• [THE PROBLEM] Leaving out the pictures, reproduce each record exactly and in full.

-- THE DATA follows --

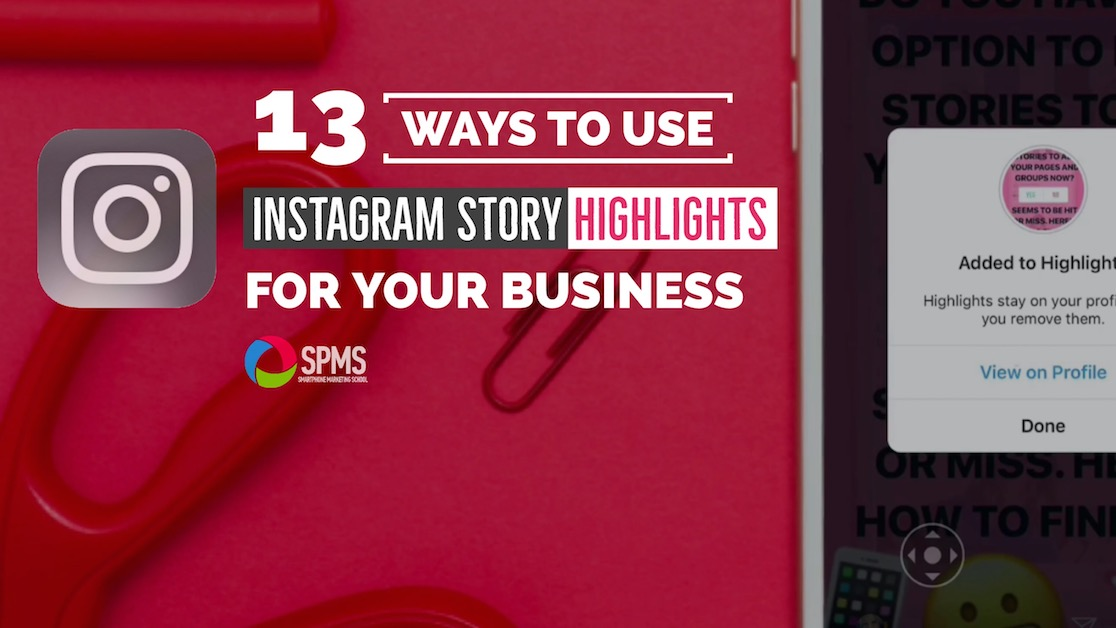 13 Ways To Use Instagram Stories Highlights To Market Your Business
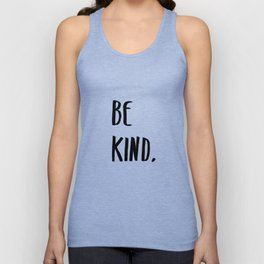 Be Kind Kindness Typography Art Unisex Tank Top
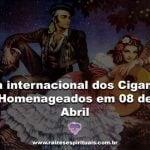 Dia internacional dos Ciganos – Homenageados em 08 de Abril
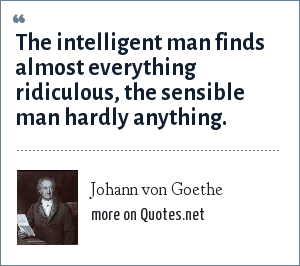 Johann von Goethe: The intelligent man finds almost everything ridiculous, the sensible man hardly anything.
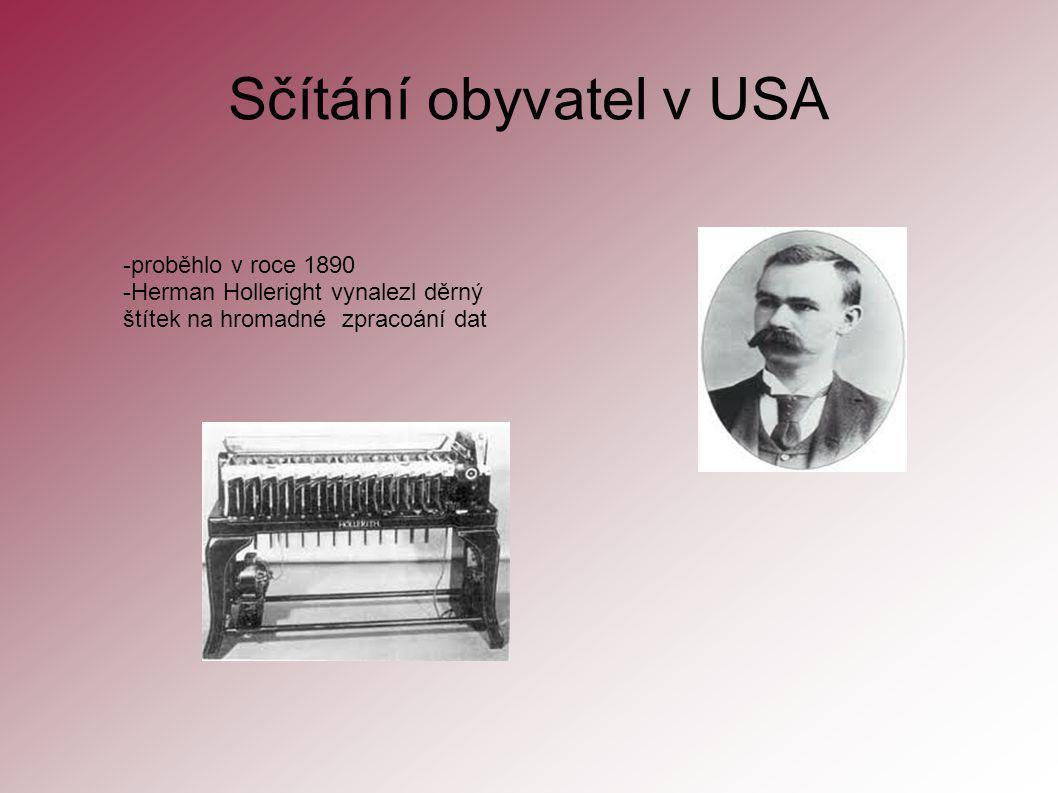 Sčítání obyvatel v USA -proběhlo v roce 1890 -Herman Holleright vynalezl děrný štítek na hromadné zpracoání dat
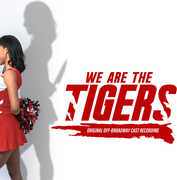 We Are The Tigers (Original Off-Broadway Cast Recording)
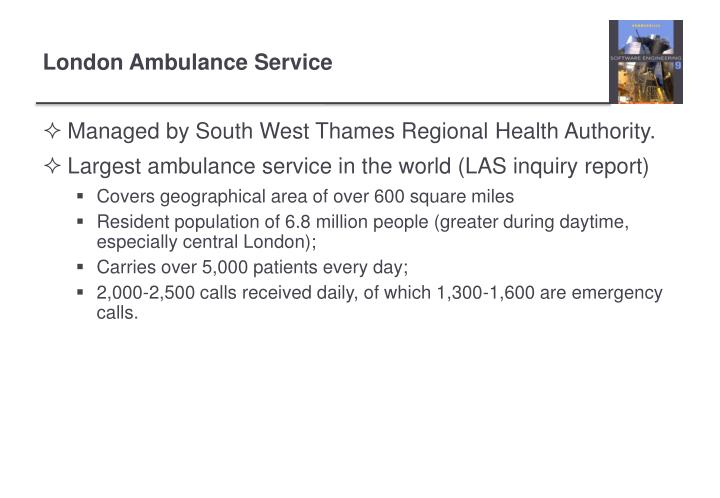 the london ambulance service computer aided despatch 12 the london ambulance service computer-aided despatch system the london ambulance service computer aided despatch (las-cad) system is a well known software failure and has been used by the research community as a standard.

-- THE DATA concluded --

• [OUTPUT OF THE EXERCISE]
 13 Ways To Use Instagram Stories Highlights To Market Your Business
 Be Kind Kindness Typography Art Unisex Tank Top
 Dia internacional dos Ciganos – Homenageados em 08 de Abril
 Johann von Goethe: The intelligent man finds almost everything ridiculous, the sensible man hardly anything.
 Sčítání obyvatel v USA -proběhlo v roce 1890 -Herman Holleright vynalezl děrný štítek na hromadné zpracoání dat
 We Are The Tigers (Original Off-Broadway Cast Recording)
 the london ambulance service computer aided despatch 12 the london ambulance service computer-aided despatch system the london ambulance service computer aided despatch (las-cad) system is a well known software failure and has been used by the research community as a standard.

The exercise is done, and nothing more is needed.